Readjusting After the Slap
Aye Sophia-Istanbul |
When something is "too good to be true" we're warned to question the part about it being true. We're told to weigh the reality against the fantasy and take another look. Maybe even pinch ourselves. It's easy to do with scam offers I see on t.v. or when there is a sale at an expensive boutique. Even when a real estate sign is stuck in the ground next to a gorgeous wooded lot.
It can be a little harder when sentiment or emotion comes forward and pushes aside reason and common sense. It's hard to believe things can be too "in the clouds" when I believe in karma and a spiritual world controlling some of the puppet strings attached to us. Often I see things that "work out for the best", "are meant to be", "are pure luck" or when "someone up there is looking out for me".

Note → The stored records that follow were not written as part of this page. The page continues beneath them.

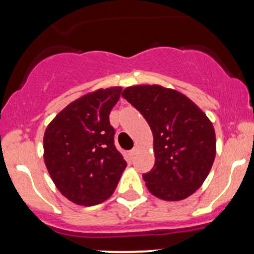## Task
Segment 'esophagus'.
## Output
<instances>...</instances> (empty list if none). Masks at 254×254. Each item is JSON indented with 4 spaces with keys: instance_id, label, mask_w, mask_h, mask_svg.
<instances>
[{
    "instance_id": "obj_1",
    "label": "esophagus",
    "mask_w": 254,
    "mask_h": 254,
    "mask_svg": "<svg viewBox=\"0 0 254 254\" xmlns=\"http://www.w3.org/2000/svg\"><path fill=\"white\" fill-rule=\"evenodd\" d=\"M137 153H138V148H133L132 150L129 151V156H130V158H133V156L137 155Z\"/></svg>"
}]
</instances>
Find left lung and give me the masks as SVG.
I'll return each mask as SVG.
<instances>
[{"mask_svg": "<svg viewBox=\"0 0 254 254\" xmlns=\"http://www.w3.org/2000/svg\"><path fill=\"white\" fill-rule=\"evenodd\" d=\"M122 96L153 132L155 164L143 175L149 192L170 202L192 195L205 181L216 155L210 120L185 94L159 84L128 87Z\"/></svg>", "mask_w": 254, "mask_h": 254, "instance_id": "left-lung-1", "label": "left lung"}]
</instances>
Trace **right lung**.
<instances>
[{
	"label": "right lung",
	"mask_w": 254,
	"mask_h": 254,
	"mask_svg": "<svg viewBox=\"0 0 254 254\" xmlns=\"http://www.w3.org/2000/svg\"><path fill=\"white\" fill-rule=\"evenodd\" d=\"M121 91V87H111L85 94L60 111L46 128V169L57 190L74 204L105 202L126 169L109 121Z\"/></svg>",
	"instance_id": "obj_1"
}]
</instances>
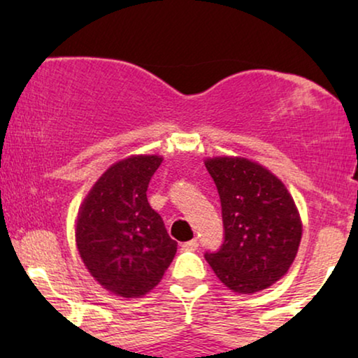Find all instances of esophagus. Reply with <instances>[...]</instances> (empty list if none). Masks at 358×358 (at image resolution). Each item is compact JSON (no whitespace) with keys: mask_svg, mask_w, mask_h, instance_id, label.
Wrapping results in <instances>:
<instances>
[{"mask_svg":"<svg viewBox=\"0 0 358 358\" xmlns=\"http://www.w3.org/2000/svg\"><path fill=\"white\" fill-rule=\"evenodd\" d=\"M180 248H182V251H195L199 248V241L197 239H190V241L180 244Z\"/></svg>","mask_w":358,"mask_h":358,"instance_id":"obj_1","label":"esophagus"}]
</instances>
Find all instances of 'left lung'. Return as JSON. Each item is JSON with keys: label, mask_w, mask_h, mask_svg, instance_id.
Wrapping results in <instances>:
<instances>
[{"label": "left lung", "mask_w": 358, "mask_h": 358, "mask_svg": "<svg viewBox=\"0 0 358 358\" xmlns=\"http://www.w3.org/2000/svg\"><path fill=\"white\" fill-rule=\"evenodd\" d=\"M217 185L224 238L205 259L229 290L256 293L285 275L301 241V220L290 192L264 166L246 158L205 161Z\"/></svg>", "instance_id": "left-lung-1"}]
</instances>
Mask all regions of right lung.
I'll use <instances>...</instances> for the list:
<instances>
[{
	"mask_svg": "<svg viewBox=\"0 0 358 358\" xmlns=\"http://www.w3.org/2000/svg\"><path fill=\"white\" fill-rule=\"evenodd\" d=\"M161 161L156 155H138L112 164L78 213L76 246L83 262L117 296L136 298L153 290L178 251L146 199Z\"/></svg>",
	"mask_w": 358,
	"mask_h": 358,
	"instance_id": "1",
	"label": "right lung"
}]
</instances>
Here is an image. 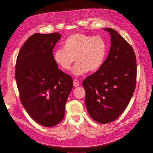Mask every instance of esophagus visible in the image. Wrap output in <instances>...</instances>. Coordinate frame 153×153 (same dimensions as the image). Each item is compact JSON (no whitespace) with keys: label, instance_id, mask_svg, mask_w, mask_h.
Masks as SVG:
<instances>
[{"label":"esophagus","instance_id":"1","mask_svg":"<svg viewBox=\"0 0 153 153\" xmlns=\"http://www.w3.org/2000/svg\"><path fill=\"white\" fill-rule=\"evenodd\" d=\"M79 85V82L78 80H77V79H74V86L76 87V86H78Z\"/></svg>","mask_w":153,"mask_h":153}]
</instances>
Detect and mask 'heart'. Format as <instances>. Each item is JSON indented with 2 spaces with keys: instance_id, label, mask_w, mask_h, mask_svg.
<instances>
[{
  "instance_id": "heart-1",
  "label": "heart",
  "mask_w": 153,
  "mask_h": 153,
  "mask_svg": "<svg viewBox=\"0 0 153 153\" xmlns=\"http://www.w3.org/2000/svg\"><path fill=\"white\" fill-rule=\"evenodd\" d=\"M63 46L53 52L54 62L63 70H70L75 59L76 63L71 70L75 76L96 71L103 63L106 45L100 36L75 33L65 40Z\"/></svg>"
}]
</instances>
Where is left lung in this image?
I'll return each instance as SVG.
<instances>
[{"label": "left lung", "mask_w": 153, "mask_h": 153, "mask_svg": "<svg viewBox=\"0 0 153 153\" xmlns=\"http://www.w3.org/2000/svg\"><path fill=\"white\" fill-rule=\"evenodd\" d=\"M111 36L107 59L93 74L85 78V105L93 120L106 124L117 119L128 105L136 83L134 50L113 28H103Z\"/></svg>", "instance_id": "obj_1"}]
</instances>
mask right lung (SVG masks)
Instances as JSON below:
<instances>
[{
    "label": "right lung",
    "mask_w": 153,
    "mask_h": 153,
    "mask_svg": "<svg viewBox=\"0 0 153 153\" xmlns=\"http://www.w3.org/2000/svg\"><path fill=\"white\" fill-rule=\"evenodd\" d=\"M59 33H35L20 48L16 79L21 103L39 124L53 127L63 120L65 104L73 89L71 77L58 69L53 50Z\"/></svg>",
    "instance_id": "right-lung-1"
}]
</instances>
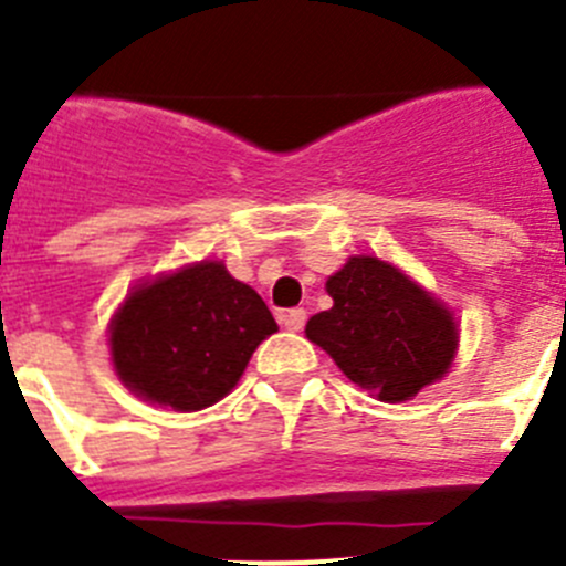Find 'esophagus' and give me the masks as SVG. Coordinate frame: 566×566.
<instances>
[{"label": "esophagus", "instance_id": "obj_1", "mask_svg": "<svg viewBox=\"0 0 566 566\" xmlns=\"http://www.w3.org/2000/svg\"><path fill=\"white\" fill-rule=\"evenodd\" d=\"M283 326H286L289 332H303V326H306V312H303V308L286 312L283 314Z\"/></svg>", "mask_w": 566, "mask_h": 566}]
</instances>
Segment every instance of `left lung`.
I'll return each mask as SVG.
<instances>
[{
	"mask_svg": "<svg viewBox=\"0 0 566 566\" xmlns=\"http://www.w3.org/2000/svg\"><path fill=\"white\" fill-rule=\"evenodd\" d=\"M326 292L334 306L308 319L306 337L354 385L382 402H405L448 374L457 319L397 266L357 254L326 280Z\"/></svg>",
	"mask_w": 566,
	"mask_h": 566,
	"instance_id": "left-lung-1",
	"label": "left lung"
}]
</instances>
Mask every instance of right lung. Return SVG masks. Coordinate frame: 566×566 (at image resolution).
Masks as SVG:
<instances>
[{"label": "right lung", "mask_w": 566, "mask_h": 566, "mask_svg": "<svg viewBox=\"0 0 566 566\" xmlns=\"http://www.w3.org/2000/svg\"><path fill=\"white\" fill-rule=\"evenodd\" d=\"M272 312L221 260H201L127 294L109 323L113 368L129 391L175 411L227 397L269 334Z\"/></svg>", "instance_id": "right-lung-1"}]
</instances>
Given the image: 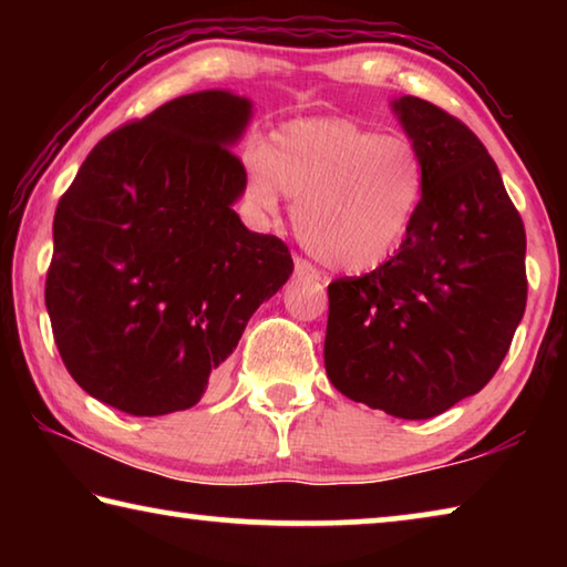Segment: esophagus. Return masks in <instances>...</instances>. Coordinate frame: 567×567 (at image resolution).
Segmentation results:
<instances>
[{
  "label": "esophagus",
  "instance_id": "obj_1",
  "mask_svg": "<svg viewBox=\"0 0 567 567\" xmlns=\"http://www.w3.org/2000/svg\"><path fill=\"white\" fill-rule=\"evenodd\" d=\"M295 275L300 277V280H310V282H320V272L315 270V267L302 260V257H295Z\"/></svg>",
  "mask_w": 567,
  "mask_h": 567
}]
</instances>
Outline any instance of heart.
Returning a JSON list of instances; mask_svg holds the SVG:
<instances>
[{
  "mask_svg": "<svg viewBox=\"0 0 567 567\" xmlns=\"http://www.w3.org/2000/svg\"><path fill=\"white\" fill-rule=\"evenodd\" d=\"M280 192L295 199V229L322 265L375 270L415 223L425 195V162L405 134L344 117L282 124L247 162V199L275 215Z\"/></svg>",
  "mask_w": 567,
  "mask_h": 567,
  "instance_id": "heart-1",
  "label": "heart"
}]
</instances>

So, when my new apartment had amazing, promising rainbows radiating from it, I fell. I fell for the beautiful turret with windows that let the sun streaming through. I fell for the porch overlooking Spring Street, with a side-glance view of Lake Huron in the distance. I fell for the amazing location. Close to Mom. Close enough to walk over for a cup of coffee in the morning. Close enough to say goodnight in the dark and walk across the back yard and see the light on the porch to my apartment.
I pushed away the warning signs that were there. My Stain-glass-eyes saw more of the blues, reds and yellows and didn't allow enough light to shine in. I didn't get a good look past the colors. I've been making a habit of not getting after myself for my mistakes. Usually the consequences of my choices are enough of a reprimand. I don't have to punish myself twice. I like myself more now and appreciate my gifts. When those gifts become detrimental to my goals I have to readjust my goals and take the slap across the face that failure gives.
Does insecurity and weakness creep in? Only when I dwell on the negative. When I settle back into the person I was before. The person who questions everything she is passionate about. The person who ridicules herself for being human. The woman who questions what she believes as true before she'd questions the motives and beliefs of others. The lady who infrequently uses positive strokes on herself. The person who is terrified of being rejected and ridiculed for being herself. It's a scary, lonely, thin-walled place to be. I can hear voices on the outside, the wind threatening to blow in the walls, and the dark and cold trying to penetrate every little crack leading inside.
I prefer to turn myself around quickly if I step foot in that place. I hold back my panic and get out of there as fast as I can before the door slams shuts, locking me in. Usually when I am able to turn myself around I see through the stain glass at a different angle. It gives me the edge I need to keep moving forward even if it is a direction with new street names and landmarks to learn.